■ **Task requirements**
Rewrite only the part of the listing that opens with the line containing "Across the choices" and closes with the line containing "How long is", replacing "water reflection" with "pond reflection" and changing nothing else.

(Data lines)
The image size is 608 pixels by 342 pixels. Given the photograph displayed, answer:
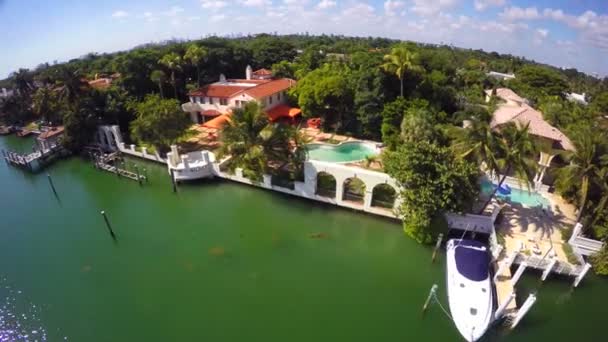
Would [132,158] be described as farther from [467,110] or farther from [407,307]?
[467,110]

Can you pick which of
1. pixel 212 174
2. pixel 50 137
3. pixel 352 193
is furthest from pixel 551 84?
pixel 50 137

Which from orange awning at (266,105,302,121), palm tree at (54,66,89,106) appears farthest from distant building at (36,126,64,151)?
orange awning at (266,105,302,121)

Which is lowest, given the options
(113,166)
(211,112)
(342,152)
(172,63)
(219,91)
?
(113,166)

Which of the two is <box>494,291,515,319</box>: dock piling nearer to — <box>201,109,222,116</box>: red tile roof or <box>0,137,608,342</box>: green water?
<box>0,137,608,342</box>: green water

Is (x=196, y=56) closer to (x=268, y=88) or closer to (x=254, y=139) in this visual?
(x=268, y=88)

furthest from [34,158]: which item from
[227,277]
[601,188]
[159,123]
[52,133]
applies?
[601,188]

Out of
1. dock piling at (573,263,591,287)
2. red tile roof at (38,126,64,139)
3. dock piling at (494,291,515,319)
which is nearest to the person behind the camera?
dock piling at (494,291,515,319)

...

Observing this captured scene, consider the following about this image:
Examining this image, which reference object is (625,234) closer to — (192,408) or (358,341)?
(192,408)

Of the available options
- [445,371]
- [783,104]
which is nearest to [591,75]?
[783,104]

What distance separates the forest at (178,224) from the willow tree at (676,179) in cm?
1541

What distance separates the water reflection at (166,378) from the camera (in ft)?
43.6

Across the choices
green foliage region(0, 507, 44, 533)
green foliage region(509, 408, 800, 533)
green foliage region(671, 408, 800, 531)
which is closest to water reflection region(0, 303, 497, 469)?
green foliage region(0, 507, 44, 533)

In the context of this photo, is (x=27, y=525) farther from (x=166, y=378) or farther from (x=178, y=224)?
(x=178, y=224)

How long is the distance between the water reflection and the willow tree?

■ **Worked answer**
Across the choices
green foliage region(0, 507, 44, 533)
green foliage region(509, 408, 800, 533)
green foliage region(671, 408, 800, 531)
which is closest to pond reflection region(0, 303, 497, 469)?
green foliage region(0, 507, 44, 533)

In the context of this photo, is (x=27, y=525) farther from (x=166, y=378) or farther from (x=178, y=224)?
(x=178, y=224)

How long is the distance between the pond reflection and the willow tree?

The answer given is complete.